--- The data ---

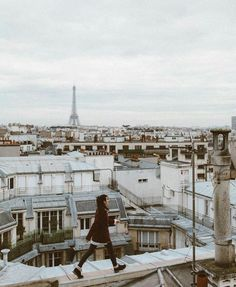 wanna walk on the roofs of paris Tour Eiffel, Travel Photographie, Paris Rooftops, Paris Ville, Travel Alone, Photo Instagram, Adventure Is Out There, Solo Travel, Travel Europe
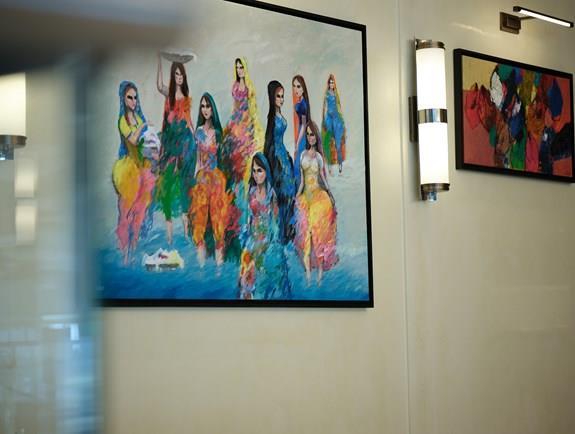 لوحات الفن التشكيلي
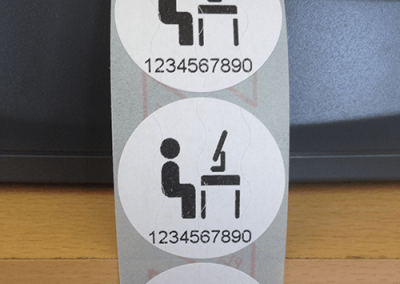 Papír biztonsági matrica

---

From the first line to the last, write out the data exactly, dropping any pictures.

• [Answer to this task]
 wanna walk on the roofs of paris Tour Eiffel, Travel Photographie, Paris Rooftops, Paris Ville, Travel Alone, Photo Instagram, Adventure Is Out There, Solo Travel, Travel Europe
 لوحات الفن التشكيلي
 Papír biztonsági matrica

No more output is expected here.